Hypnosis is Dangerous…As Much as Water is

The film Audrey Rose (starring Anthony Hopkins) portrays a young girl haunted by a past life that is trying to bring closure to the events that led to the end of the previous incarnation. The climax of the film (spoiler alert…sorry, but you’ve only had 40 years to see it…) has the young woman hypnotized and regressed to that past life, where she relives the moment of her former life’s death and subsequently (and literally) dies. Not quite the psychological thriller that was Silence of the Lambs.

Putting aside the scientifically unsubstantiated idea that hypnosis enables one to relive a past life, the film may leave one with the impression that hypnosis is dangerous. I have been asked about this numerous times, and my answer is simple on one hand and complicated on the other: It is not, but it could be made to be so, like water.

No one would claim water is dangerous – it makes up most of the human body after all. Yet, it could lead to precarious situations. A person engulfed in it for too long will drown. People are advised in the winter to be weary of falling icicles. It can produce third degree burns even before it boils. Drinking too much at once can lead to a potentially fatal electrolyte imbalance.

Hypnosis is similar in this respect. If it is used improperly, it can be potentially harmful. Suggestions are ubiquitous and manifest in different ways, but they can be bad. A teacher who tells his or her students that they are worthless and will amount to nothing can only damage the students’ self-esteem and set them up for failure.

When does the use of hypnosis become improper and potentially dangerous? Most of the negatively sequelae reported in the literature are found in some poorly executed stage performances, in which suggestions are given that threaten or demean the well-being of the participant. For example, some stage hypnotists will suggest that the participants are experiencing an earlier age in life. While this may result in an amusing display of childish behaviors and antics, some may find themselves experiencing what they believe to a traumatic part of their life (the reliability of hypnotically refreshed memories is a subject of great debate, but few deny that the person is having an emotional experience).

There are also times in which hypnosis should not be used – at least in certain contexts with certain people.
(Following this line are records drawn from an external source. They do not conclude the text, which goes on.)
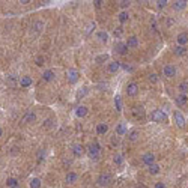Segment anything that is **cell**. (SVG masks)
Listing matches in <instances>:
<instances>
[{
	"mask_svg": "<svg viewBox=\"0 0 188 188\" xmlns=\"http://www.w3.org/2000/svg\"><path fill=\"white\" fill-rule=\"evenodd\" d=\"M151 120H154V122H167V115L163 111V110H154L152 113H151Z\"/></svg>",
	"mask_w": 188,
	"mask_h": 188,
	"instance_id": "1",
	"label": "cell"
},
{
	"mask_svg": "<svg viewBox=\"0 0 188 188\" xmlns=\"http://www.w3.org/2000/svg\"><path fill=\"white\" fill-rule=\"evenodd\" d=\"M87 154H89L90 158L96 160V158L100 156V146H98V145H89V146H87Z\"/></svg>",
	"mask_w": 188,
	"mask_h": 188,
	"instance_id": "2",
	"label": "cell"
},
{
	"mask_svg": "<svg viewBox=\"0 0 188 188\" xmlns=\"http://www.w3.org/2000/svg\"><path fill=\"white\" fill-rule=\"evenodd\" d=\"M111 184V176L108 175V173H104L101 175L100 178H98V185H101V187H108Z\"/></svg>",
	"mask_w": 188,
	"mask_h": 188,
	"instance_id": "3",
	"label": "cell"
},
{
	"mask_svg": "<svg viewBox=\"0 0 188 188\" xmlns=\"http://www.w3.org/2000/svg\"><path fill=\"white\" fill-rule=\"evenodd\" d=\"M173 119H175L176 125H178L179 128H184V126H185V118L182 116L181 111H175V113H173Z\"/></svg>",
	"mask_w": 188,
	"mask_h": 188,
	"instance_id": "4",
	"label": "cell"
},
{
	"mask_svg": "<svg viewBox=\"0 0 188 188\" xmlns=\"http://www.w3.org/2000/svg\"><path fill=\"white\" fill-rule=\"evenodd\" d=\"M141 161L149 167V166H152V164H155V155L152 154V152H146V154L141 156Z\"/></svg>",
	"mask_w": 188,
	"mask_h": 188,
	"instance_id": "5",
	"label": "cell"
},
{
	"mask_svg": "<svg viewBox=\"0 0 188 188\" xmlns=\"http://www.w3.org/2000/svg\"><path fill=\"white\" fill-rule=\"evenodd\" d=\"M66 75H68L69 83H77V81H78V77H80L77 69H68V71H66Z\"/></svg>",
	"mask_w": 188,
	"mask_h": 188,
	"instance_id": "6",
	"label": "cell"
},
{
	"mask_svg": "<svg viewBox=\"0 0 188 188\" xmlns=\"http://www.w3.org/2000/svg\"><path fill=\"white\" fill-rule=\"evenodd\" d=\"M137 93H138V86H137V83H130V85L126 86V95L128 96H136Z\"/></svg>",
	"mask_w": 188,
	"mask_h": 188,
	"instance_id": "7",
	"label": "cell"
},
{
	"mask_svg": "<svg viewBox=\"0 0 188 188\" xmlns=\"http://www.w3.org/2000/svg\"><path fill=\"white\" fill-rule=\"evenodd\" d=\"M87 113H89V108L86 105H78L75 108V116L77 118H85V116H87Z\"/></svg>",
	"mask_w": 188,
	"mask_h": 188,
	"instance_id": "8",
	"label": "cell"
},
{
	"mask_svg": "<svg viewBox=\"0 0 188 188\" xmlns=\"http://www.w3.org/2000/svg\"><path fill=\"white\" fill-rule=\"evenodd\" d=\"M133 116L137 118V119H143V118H145V110H143V107H138V105L133 107Z\"/></svg>",
	"mask_w": 188,
	"mask_h": 188,
	"instance_id": "9",
	"label": "cell"
},
{
	"mask_svg": "<svg viewBox=\"0 0 188 188\" xmlns=\"http://www.w3.org/2000/svg\"><path fill=\"white\" fill-rule=\"evenodd\" d=\"M163 72H164V75H166V77L171 78V77H175V75H176V68H175V66H171V65H167V66H164Z\"/></svg>",
	"mask_w": 188,
	"mask_h": 188,
	"instance_id": "10",
	"label": "cell"
},
{
	"mask_svg": "<svg viewBox=\"0 0 188 188\" xmlns=\"http://www.w3.org/2000/svg\"><path fill=\"white\" fill-rule=\"evenodd\" d=\"M87 93H89V87H87V86H83V87H80V89L77 90L75 98H77V100H83Z\"/></svg>",
	"mask_w": 188,
	"mask_h": 188,
	"instance_id": "11",
	"label": "cell"
},
{
	"mask_svg": "<svg viewBox=\"0 0 188 188\" xmlns=\"http://www.w3.org/2000/svg\"><path fill=\"white\" fill-rule=\"evenodd\" d=\"M115 51H118L119 54H126V51H128V47H126V44L116 42V44H115Z\"/></svg>",
	"mask_w": 188,
	"mask_h": 188,
	"instance_id": "12",
	"label": "cell"
},
{
	"mask_svg": "<svg viewBox=\"0 0 188 188\" xmlns=\"http://www.w3.org/2000/svg\"><path fill=\"white\" fill-rule=\"evenodd\" d=\"M53 78H54V71L53 69H47V71L42 72V80L44 81H51Z\"/></svg>",
	"mask_w": 188,
	"mask_h": 188,
	"instance_id": "13",
	"label": "cell"
},
{
	"mask_svg": "<svg viewBox=\"0 0 188 188\" xmlns=\"http://www.w3.org/2000/svg\"><path fill=\"white\" fill-rule=\"evenodd\" d=\"M35 119H36V115L33 111H27L26 116L23 118V123H32V122H35Z\"/></svg>",
	"mask_w": 188,
	"mask_h": 188,
	"instance_id": "14",
	"label": "cell"
},
{
	"mask_svg": "<svg viewBox=\"0 0 188 188\" xmlns=\"http://www.w3.org/2000/svg\"><path fill=\"white\" fill-rule=\"evenodd\" d=\"M176 41H178V44L179 45H185V44H188V33H179L178 35V38H176Z\"/></svg>",
	"mask_w": 188,
	"mask_h": 188,
	"instance_id": "15",
	"label": "cell"
},
{
	"mask_svg": "<svg viewBox=\"0 0 188 188\" xmlns=\"http://www.w3.org/2000/svg\"><path fill=\"white\" fill-rule=\"evenodd\" d=\"M83 152H85V148L81 145H74L72 146V154L75 155V156H81Z\"/></svg>",
	"mask_w": 188,
	"mask_h": 188,
	"instance_id": "16",
	"label": "cell"
},
{
	"mask_svg": "<svg viewBox=\"0 0 188 188\" xmlns=\"http://www.w3.org/2000/svg\"><path fill=\"white\" fill-rule=\"evenodd\" d=\"M137 45H138V39H137V36H131V38H128V41H126V47H128V48H136Z\"/></svg>",
	"mask_w": 188,
	"mask_h": 188,
	"instance_id": "17",
	"label": "cell"
},
{
	"mask_svg": "<svg viewBox=\"0 0 188 188\" xmlns=\"http://www.w3.org/2000/svg\"><path fill=\"white\" fill-rule=\"evenodd\" d=\"M30 85H32V78H30L29 75L21 77V80H20V86H21V87H29Z\"/></svg>",
	"mask_w": 188,
	"mask_h": 188,
	"instance_id": "18",
	"label": "cell"
},
{
	"mask_svg": "<svg viewBox=\"0 0 188 188\" xmlns=\"http://www.w3.org/2000/svg\"><path fill=\"white\" fill-rule=\"evenodd\" d=\"M126 133H128V130H126L125 123H119V125L116 126V134H118V136H125Z\"/></svg>",
	"mask_w": 188,
	"mask_h": 188,
	"instance_id": "19",
	"label": "cell"
},
{
	"mask_svg": "<svg viewBox=\"0 0 188 188\" xmlns=\"http://www.w3.org/2000/svg\"><path fill=\"white\" fill-rule=\"evenodd\" d=\"M119 68H120V62H111V63H108V71L110 72H118L119 71Z\"/></svg>",
	"mask_w": 188,
	"mask_h": 188,
	"instance_id": "20",
	"label": "cell"
},
{
	"mask_svg": "<svg viewBox=\"0 0 188 188\" xmlns=\"http://www.w3.org/2000/svg\"><path fill=\"white\" fill-rule=\"evenodd\" d=\"M176 104H178V105H185V104H187V95H185V93L178 95V96H176Z\"/></svg>",
	"mask_w": 188,
	"mask_h": 188,
	"instance_id": "21",
	"label": "cell"
},
{
	"mask_svg": "<svg viewBox=\"0 0 188 188\" xmlns=\"http://www.w3.org/2000/svg\"><path fill=\"white\" fill-rule=\"evenodd\" d=\"M29 187L30 188H41V179H39V178H32L30 182H29Z\"/></svg>",
	"mask_w": 188,
	"mask_h": 188,
	"instance_id": "22",
	"label": "cell"
},
{
	"mask_svg": "<svg viewBox=\"0 0 188 188\" xmlns=\"http://www.w3.org/2000/svg\"><path fill=\"white\" fill-rule=\"evenodd\" d=\"M96 38L100 39V42H104V44H105V42L108 41V33L101 30V32H98V33H96Z\"/></svg>",
	"mask_w": 188,
	"mask_h": 188,
	"instance_id": "23",
	"label": "cell"
},
{
	"mask_svg": "<svg viewBox=\"0 0 188 188\" xmlns=\"http://www.w3.org/2000/svg\"><path fill=\"white\" fill-rule=\"evenodd\" d=\"M185 6H187V2H184V0H178V2H175V3H173V9H176V11L184 9Z\"/></svg>",
	"mask_w": 188,
	"mask_h": 188,
	"instance_id": "24",
	"label": "cell"
},
{
	"mask_svg": "<svg viewBox=\"0 0 188 188\" xmlns=\"http://www.w3.org/2000/svg\"><path fill=\"white\" fill-rule=\"evenodd\" d=\"M32 27H33V33H39L42 30V27H44V23L42 21H35Z\"/></svg>",
	"mask_w": 188,
	"mask_h": 188,
	"instance_id": "25",
	"label": "cell"
},
{
	"mask_svg": "<svg viewBox=\"0 0 188 188\" xmlns=\"http://www.w3.org/2000/svg\"><path fill=\"white\" fill-rule=\"evenodd\" d=\"M108 131V125L107 123H100L98 126H96V133L98 134H105Z\"/></svg>",
	"mask_w": 188,
	"mask_h": 188,
	"instance_id": "26",
	"label": "cell"
},
{
	"mask_svg": "<svg viewBox=\"0 0 188 188\" xmlns=\"http://www.w3.org/2000/svg\"><path fill=\"white\" fill-rule=\"evenodd\" d=\"M75 181H77V175L74 171H69L66 175V184H74Z\"/></svg>",
	"mask_w": 188,
	"mask_h": 188,
	"instance_id": "27",
	"label": "cell"
},
{
	"mask_svg": "<svg viewBox=\"0 0 188 188\" xmlns=\"http://www.w3.org/2000/svg\"><path fill=\"white\" fill-rule=\"evenodd\" d=\"M6 185H8V188H17L18 187V181L15 179V178H9V179L6 181Z\"/></svg>",
	"mask_w": 188,
	"mask_h": 188,
	"instance_id": "28",
	"label": "cell"
},
{
	"mask_svg": "<svg viewBox=\"0 0 188 188\" xmlns=\"http://www.w3.org/2000/svg\"><path fill=\"white\" fill-rule=\"evenodd\" d=\"M128 138H130L131 141H136L137 138H138V130H133V131H130V133H128Z\"/></svg>",
	"mask_w": 188,
	"mask_h": 188,
	"instance_id": "29",
	"label": "cell"
},
{
	"mask_svg": "<svg viewBox=\"0 0 188 188\" xmlns=\"http://www.w3.org/2000/svg\"><path fill=\"white\" fill-rule=\"evenodd\" d=\"M148 170H149L151 175H158V173H160V166H158V164H152V166L148 167Z\"/></svg>",
	"mask_w": 188,
	"mask_h": 188,
	"instance_id": "30",
	"label": "cell"
},
{
	"mask_svg": "<svg viewBox=\"0 0 188 188\" xmlns=\"http://www.w3.org/2000/svg\"><path fill=\"white\" fill-rule=\"evenodd\" d=\"M179 90H181L182 93H187L188 92V81L187 80H184V81L179 83Z\"/></svg>",
	"mask_w": 188,
	"mask_h": 188,
	"instance_id": "31",
	"label": "cell"
},
{
	"mask_svg": "<svg viewBox=\"0 0 188 188\" xmlns=\"http://www.w3.org/2000/svg\"><path fill=\"white\" fill-rule=\"evenodd\" d=\"M115 105H116V110H118V111L122 110V101H120L119 95H116V96H115Z\"/></svg>",
	"mask_w": 188,
	"mask_h": 188,
	"instance_id": "32",
	"label": "cell"
},
{
	"mask_svg": "<svg viewBox=\"0 0 188 188\" xmlns=\"http://www.w3.org/2000/svg\"><path fill=\"white\" fill-rule=\"evenodd\" d=\"M107 59H108V54H101V56H98V57L95 59V62H96V63H103Z\"/></svg>",
	"mask_w": 188,
	"mask_h": 188,
	"instance_id": "33",
	"label": "cell"
},
{
	"mask_svg": "<svg viewBox=\"0 0 188 188\" xmlns=\"http://www.w3.org/2000/svg\"><path fill=\"white\" fill-rule=\"evenodd\" d=\"M126 20H128V12H125V11H123V12H120L119 14V21L120 23H125Z\"/></svg>",
	"mask_w": 188,
	"mask_h": 188,
	"instance_id": "34",
	"label": "cell"
},
{
	"mask_svg": "<svg viewBox=\"0 0 188 188\" xmlns=\"http://www.w3.org/2000/svg\"><path fill=\"white\" fill-rule=\"evenodd\" d=\"M95 27H96V24H95V23H90V24L87 26V29H86V33L90 35L92 32H93V30H95Z\"/></svg>",
	"mask_w": 188,
	"mask_h": 188,
	"instance_id": "35",
	"label": "cell"
},
{
	"mask_svg": "<svg viewBox=\"0 0 188 188\" xmlns=\"http://www.w3.org/2000/svg\"><path fill=\"white\" fill-rule=\"evenodd\" d=\"M113 160H115V163H116V164H122V161H123L122 155H119V154L115 155V156H113Z\"/></svg>",
	"mask_w": 188,
	"mask_h": 188,
	"instance_id": "36",
	"label": "cell"
},
{
	"mask_svg": "<svg viewBox=\"0 0 188 188\" xmlns=\"http://www.w3.org/2000/svg\"><path fill=\"white\" fill-rule=\"evenodd\" d=\"M156 6H158L160 9H163V8L167 6V2H166V0H158V2H156Z\"/></svg>",
	"mask_w": 188,
	"mask_h": 188,
	"instance_id": "37",
	"label": "cell"
},
{
	"mask_svg": "<svg viewBox=\"0 0 188 188\" xmlns=\"http://www.w3.org/2000/svg\"><path fill=\"white\" fill-rule=\"evenodd\" d=\"M176 54H178V56H184V54H185V48H184V47H179V48H176Z\"/></svg>",
	"mask_w": 188,
	"mask_h": 188,
	"instance_id": "38",
	"label": "cell"
},
{
	"mask_svg": "<svg viewBox=\"0 0 188 188\" xmlns=\"http://www.w3.org/2000/svg\"><path fill=\"white\" fill-rule=\"evenodd\" d=\"M149 81H151V83H156V81H158L156 74H151V75H149Z\"/></svg>",
	"mask_w": 188,
	"mask_h": 188,
	"instance_id": "39",
	"label": "cell"
},
{
	"mask_svg": "<svg viewBox=\"0 0 188 188\" xmlns=\"http://www.w3.org/2000/svg\"><path fill=\"white\" fill-rule=\"evenodd\" d=\"M6 81H8L9 85L14 86V83H15V75H9V78H6Z\"/></svg>",
	"mask_w": 188,
	"mask_h": 188,
	"instance_id": "40",
	"label": "cell"
},
{
	"mask_svg": "<svg viewBox=\"0 0 188 188\" xmlns=\"http://www.w3.org/2000/svg\"><path fill=\"white\" fill-rule=\"evenodd\" d=\"M44 156H45V152H44V151H39V154H38V161H42Z\"/></svg>",
	"mask_w": 188,
	"mask_h": 188,
	"instance_id": "41",
	"label": "cell"
},
{
	"mask_svg": "<svg viewBox=\"0 0 188 188\" xmlns=\"http://www.w3.org/2000/svg\"><path fill=\"white\" fill-rule=\"evenodd\" d=\"M120 6H122V8H128V6H130V2H126V0H122V2H120Z\"/></svg>",
	"mask_w": 188,
	"mask_h": 188,
	"instance_id": "42",
	"label": "cell"
},
{
	"mask_svg": "<svg viewBox=\"0 0 188 188\" xmlns=\"http://www.w3.org/2000/svg\"><path fill=\"white\" fill-rule=\"evenodd\" d=\"M42 62H44V57H41V56H39V57L36 59V65H39V66H41V65H42Z\"/></svg>",
	"mask_w": 188,
	"mask_h": 188,
	"instance_id": "43",
	"label": "cell"
},
{
	"mask_svg": "<svg viewBox=\"0 0 188 188\" xmlns=\"http://www.w3.org/2000/svg\"><path fill=\"white\" fill-rule=\"evenodd\" d=\"M155 188H166V185H164L163 182H156V184H155Z\"/></svg>",
	"mask_w": 188,
	"mask_h": 188,
	"instance_id": "44",
	"label": "cell"
},
{
	"mask_svg": "<svg viewBox=\"0 0 188 188\" xmlns=\"http://www.w3.org/2000/svg\"><path fill=\"white\" fill-rule=\"evenodd\" d=\"M120 35H122V29H118V30H115V36H116V38H119Z\"/></svg>",
	"mask_w": 188,
	"mask_h": 188,
	"instance_id": "45",
	"label": "cell"
},
{
	"mask_svg": "<svg viewBox=\"0 0 188 188\" xmlns=\"http://www.w3.org/2000/svg\"><path fill=\"white\" fill-rule=\"evenodd\" d=\"M51 122H53V119H47L45 120V126H47V128H50V126H51Z\"/></svg>",
	"mask_w": 188,
	"mask_h": 188,
	"instance_id": "46",
	"label": "cell"
},
{
	"mask_svg": "<svg viewBox=\"0 0 188 188\" xmlns=\"http://www.w3.org/2000/svg\"><path fill=\"white\" fill-rule=\"evenodd\" d=\"M98 87H100V89H107V83H100Z\"/></svg>",
	"mask_w": 188,
	"mask_h": 188,
	"instance_id": "47",
	"label": "cell"
},
{
	"mask_svg": "<svg viewBox=\"0 0 188 188\" xmlns=\"http://www.w3.org/2000/svg\"><path fill=\"white\" fill-rule=\"evenodd\" d=\"M101 3H103L101 0H95V6H96V8H100V6H101Z\"/></svg>",
	"mask_w": 188,
	"mask_h": 188,
	"instance_id": "48",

Although they are quite rare, people with certain psychological disorders, such as severe depression, may experience abreactions, or unexpected emotional breakdowns, while hypnotized. When conducting experiments, potential participants are instructed not to participate if they are in therapy for any major psychopathology. Of course, anyone could unknowingly be predisposed to mental illness and may experience some unexpected effect during or after hypnosis in an experiment or in therapy, but a researcher with the proper training and knowledge knows how to address it when it happens. In the clinical context, hypnosis may be indicated even with people with such pathologies. Abreactions can there be expected and potentially helpful in the course of therapy, but again only by the one who is properly prepared to make use of it. The use of a water jet is safe when used by someone who knows how to use it. Hypnosis is no different.

Bottom line: Hypnosis, when properly used, is safe. When there are mutually agreed upon goals, informed consent, and respect for all of those involved, the risks involved are virtually nonexistent and transient.

And no, no one has ever revisited a past life and died because of it!